In mapping out his current strategy, the entire premise of a potential campaign is based on the idea that none of the current field breaks away from the pack, something which, so far at least, has played out according to his plan.
“He’s at least as well-known as any of the announced candidates,” said Sen. Tom
Carper (D-Del.), who will endorse Biden if he runs. With no one establishing themselves as a clear frontrunner, Carper contended, “There are rewards for a candidate staying out of the race.”
Those rewards would essentially be the ability to go to White House meetings and Sunday talk shows without the veneer of presidential politics getting in the way. According to Roll Call’s survey of the Sunday shows, Biden has made six appearances on the five main political gab fests in 2003, more than any of the current contenders serving in Congress.
But without actually getting out on the stump and asking for votes — as well as seeking dollars, workers and volunteers — Biden is taking a huge risk.
In Iowa, for example, Wilhelm could prove to be a valuable asset, someone with Hawkeye State and national experience. But there is no operation in place right now. In the summer of 1987, Wilhelm had two top deputies in Iowa, Michael Lux, who is now head of D.C.-based Progressive Strategies, and Bruce Keppel, who is now executive director of the Iowa branch of AARP.
Neither man is expected to be with Biden this time around. “It is very late and the talent pool is not very deep. The money pool is not very deep,” said Lux, who is officially neutral, and praised Biden’s “long and deep foreign policy experience.”
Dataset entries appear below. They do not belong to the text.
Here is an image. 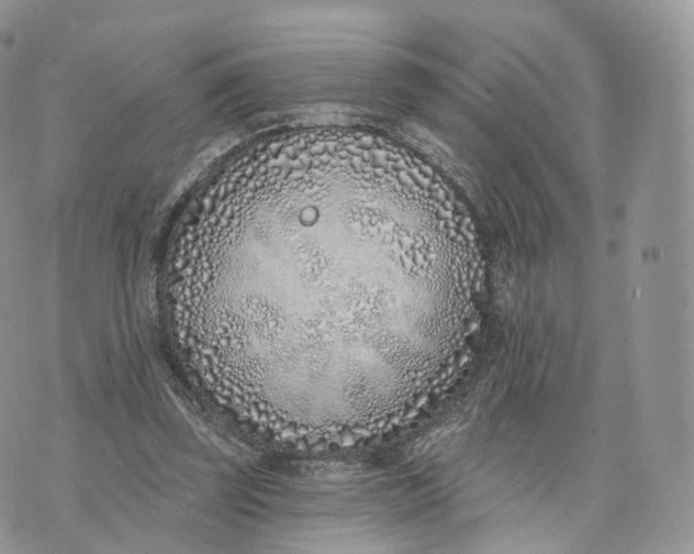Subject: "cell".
<instances>
[{"label": "cell", "mask_w": 694, "mask_h": 554, "mask_svg": "<svg viewBox=\"0 0 694 554\" xmlns=\"http://www.w3.org/2000/svg\"><path fill=\"white\" fill-rule=\"evenodd\" d=\"M417 220L365 188L268 187L214 218L192 284L240 340L306 304L380 306L440 279L426 223Z\"/></svg>", "instance_id": "cell-1"}]
</instances>
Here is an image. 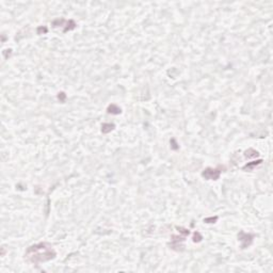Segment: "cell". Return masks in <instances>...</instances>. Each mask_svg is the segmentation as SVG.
<instances>
[{
  "instance_id": "cell-1",
  "label": "cell",
  "mask_w": 273,
  "mask_h": 273,
  "mask_svg": "<svg viewBox=\"0 0 273 273\" xmlns=\"http://www.w3.org/2000/svg\"><path fill=\"white\" fill-rule=\"evenodd\" d=\"M55 255H57V254H55L51 245L46 243H41L28 247L26 254H25V258L27 259V262L31 264L39 265L41 263H45L48 262V260L54 259Z\"/></svg>"
},
{
  "instance_id": "cell-2",
  "label": "cell",
  "mask_w": 273,
  "mask_h": 273,
  "mask_svg": "<svg viewBox=\"0 0 273 273\" xmlns=\"http://www.w3.org/2000/svg\"><path fill=\"white\" fill-rule=\"evenodd\" d=\"M203 176L207 179H218L220 176V171L217 169H206L203 172Z\"/></svg>"
}]
</instances>
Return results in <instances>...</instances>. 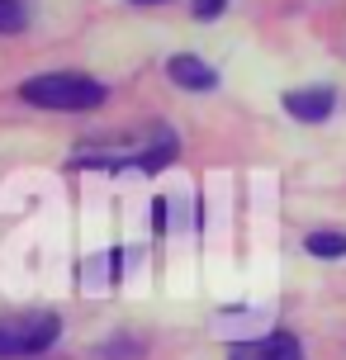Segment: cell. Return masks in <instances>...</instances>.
I'll use <instances>...</instances> for the list:
<instances>
[{
  "label": "cell",
  "mask_w": 346,
  "mask_h": 360,
  "mask_svg": "<svg viewBox=\"0 0 346 360\" xmlns=\"http://www.w3.org/2000/svg\"><path fill=\"white\" fill-rule=\"evenodd\" d=\"M166 76H171L181 90H214L219 86V72L195 53H176L171 62H166Z\"/></svg>",
  "instance_id": "obj_5"
},
{
  "label": "cell",
  "mask_w": 346,
  "mask_h": 360,
  "mask_svg": "<svg viewBox=\"0 0 346 360\" xmlns=\"http://www.w3.org/2000/svg\"><path fill=\"white\" fill-rule=\"evenodd\" d=\"M24 24H29V5L24 0H0V34H24Z\"/></svg>",
  "instance_id": "obj_7"
},
{
  "label": "cell",
  "mask_w": 346,
  "mask_h": 360,
  "mask_svg": "<svg viewBox=\"0 0 346 360\" xmlns=\"http://www.w3.org/2000/svg\"><path fill=\"white\" fill-rule=\"evenodd\" d=\"M190 10H195V19H219L228 10V0H190Z\"/></svg>",
  "instance_id": "obj_8"
},
{
  "label": "cell",
  "mask_w": 346,
  "mask_h": 360,
  "mask_svg": "<svg viewBox=\"0 0 346 360\" xmlns=\"http://www.w3.org/2000/svg\"><path fill=\"white\" fill-rule=\"evenodd\" d=\"M57 313H10L0 318V360H34L57 342Z\"/></svg>",
  "instance_id": "obj_2"
},
{
  "label": "cell",
  "mask_w": 346,
  "mask_h": 360,
  "mask_svg": "<svg viewBox=\"0 0 346 360\" xmlns=\"http://www.w3.org/2000/svg\"><path fill=\"white\" fill-rule=\"evenodd\" d=\"M332 109H337V90L332 86H304L285 95V114L299 119V124H323V119H332Z\"/></svg>",
  "instance_id": "obj_3"
},
{
  "label": "cell",
  "mask_w": 346,
  "mask_h": 360,
  "mask_svg": "<svg viewBox=\"0 0 346 360\" xmlns=\"http://www.w3.org/2000/svg\"><path fill=\"white\" fill-rule=\"evenodd\" d=\"M228 360H304V346L294 332H271L261 342H237Z\"/></svg>",
  "instance_id": "obj_4"
},
{
  "label": "cell",
  "mask_w": 346,
  "mask_h": 360,
  "mask_svg": "<svg viewBox=\"0 0 346 360\" xmlns=\"http://www.w3.org/2000/svg\"><path fill=\"white\" fill-rule=\"evenodd\" d=\"M133 5H162V0H133Z\"/></svg>",
  "instance_id": "obj_9"
},
{
  "label": "cell",
  "mask_w": 346,
  "mask_h": 360,
  "mask_svg": "<svg viewBox=\"0 0 346 360\" xmlns=\"http://www.w3.org/2000/svg\"><path fill=\"white\" fill-rule=\"evenodd\" d=\"M304 252L318 256V261H342L346 256V233H332V228H318V233L304 237Z\"/></svg>",
  "instance_id": "obj_6"
},
{
  "label": "cell",
  "mask_w": 346,
  "mask_h": 360,
  "mask_svg": "<svg viewBox=\"0 0 346 360\" xmlns=\"http://www.w3.org/2000/svg\"><path fill=\"white\" fill-rule=\"evenodd\" d=\"M19 100L34 109H48V114H91L110 100V90H105V81H95L86 72H43L19 86Z\"/></svg>",
  "instance_id": "obj_1"
}]
</instances>
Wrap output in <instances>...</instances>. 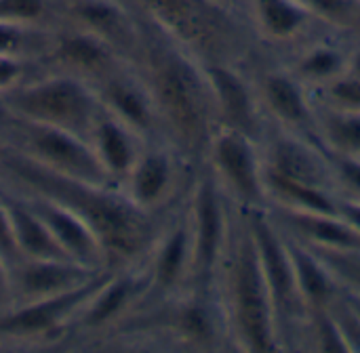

Another potential backer in Iowa is Lowell Junkins, a former state Senate Democratic leader and the party’s gubernatorial nominee in 1986. He worked in Iowa for Biden in 1987 and eventually became national field director.
Junkins said last week he has had informal talks with Biden’s staff about a potential candidacy, but has not yet spoken to the Senator, and no one has specifically asked for Junkins’ help if Biden runs. While he thinks Biden still has time to get into the race, Junkins said he sees Labor Day as the point at which Iowans begin to seriously choose sides for their mid-January caucus.
“If somebody’s not in this race by the middle of August, then things really begin to close up,” he said, adding: “You’ve got to be on the ground. You can’t put that together in September and October. In Iowa, you have to show your hand before you play it.”
Financially, Biden has had two big bases of support; trial lawyers and Jewish donors who support his work on Foreign Relations.
Of the top 20 bundling companies in donations to his 2002 campaign, for example, 15 of them were law firms, according to the Center for Responsive Politics.
But Sen. John Edwards (D-N.C.), a trial lawyer by trade, has already become the top recipient of that sector’s contributions, and Sen. Joe Lieberman (D-Conn.), the most prominent Jewish politician in America, is likely to be the top recipient of Jewish contributions.
Biden’s supporters seem to be banking on the prospect that by the time he starts campaigning full speed, some of the other candidates will have already abandoned the field and the Delaware Democrat can scoop up some of their financial backers. “As other candidates drop out, some of them will come back to Joe,” Carper said.
In the meantime, Biden said he will go about his business, trying not to focus on presidential politics. If one of the current contenders pulls away from the field or if he realizes he waited too long, Biden said he will be very happy to remain a Senator.
“I don’t know,” he said when asked if it’s too late to get in the race. “All the smart money says it is.”